My reading is that they wanted to track the individual “scoped services” contained within those “scopes” in order to delegate some calls to them whenever the containing scope changes its lifecycle state. Dagger components don’t have APIs which could support this requirement.

As I said earlier, the team wanted to introduce their own custom lifecycles. These lifecycles are implemented using “runtime scopes” which correspond to specific business runtime states of the application (e.g. “logged out scope”). You can implement custom lifecycles using Dagger components too, but Hilt made it somewhat more challenging.

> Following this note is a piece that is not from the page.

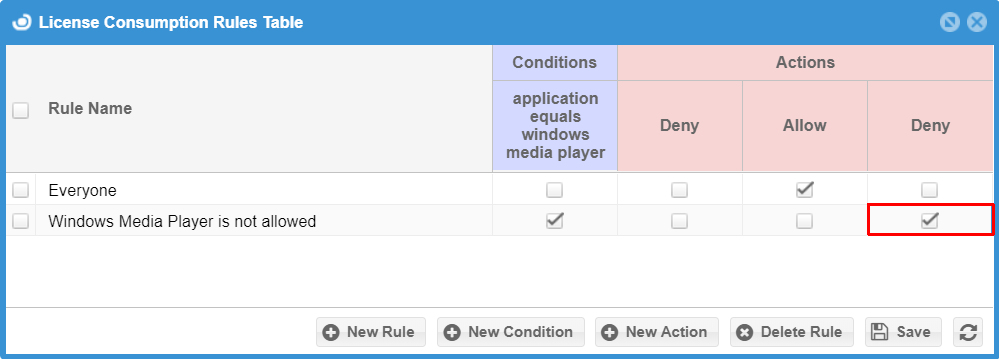 License Consumption Rules Tables with the new action box checked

On the topic of “runtime scopes”, my long-term conviction is that it’s an anti-pattern. Dependency injection should be about resolution of object graphs and it should be decoupled from application’s business logic. Therefore, jumping through hoops to tie “scopes” to business flows inside the app is a bad idea. Sure, given enough time, you can couple your DI infrastructure to the business flows, but the fact that you can do something doesn’t mean that you should. I saw this anti-pattern in multiple codebases and it always leads to complex, tricky and brittle code. In most cases, this anti-pattern can be replaced with several relatively simple objects. No need to hack with dependency injection, which is already complex enough on its own.

For instance, this is an example of a new “scoped service”:

@SingleIn(AppScope::class)
@ContributesMultibindingScoped(AppScope::class)
class QeCommandReceiver @Inject constructor(
    private val application: Application,
) : BroadcastReceiver(), Scoped {

    override fun onEnterScope(scope: Scope) {
        application.registerReceiver(this, IntentFilter("..."))
    }

    override fun onExitScope() {
        application.unregisterReceiver(this)
    }

    override fun onReceive(context: Context, intent: Intent) {
        when (intent.getStringExtra("cmd")) {
                ...
        }
    }
}

Note how this class implements Scoped interface and is annotated with ContributesMultibindingScoped annotation. This is a new custom annotation which enables some custom magic that automatically registers this object to receive Scoped callbacks.

Now consider this alternative implementation, which doesn’t require any custom “scope”, new annotations, multibindings, etc.:

@Singleton
class QeCommandReceiverImpl @Inject constructor(
    private val application: Application,
    private val initController: InitializationController,
) : BroadcastReceiver(), QeCommandReceiver, Initializable {

    init {
        initController.registerListener(this)
    }

    override fun onInitialized() {
        application.registerReceiver(this, IntentFilter("..."))
    }

    override fun onDeinitialized() {
        application.unregisterReceiver(this)
    }

    override fun onReceive(context: Context, intent: Intent) {
        when (intent.getStringExtra("cmd")) {
                ...
        }
    }
}

In this scenario, InitializationController would basically contain the same logic that the new custom “scope” uses to handle its own lifecycle and notifications.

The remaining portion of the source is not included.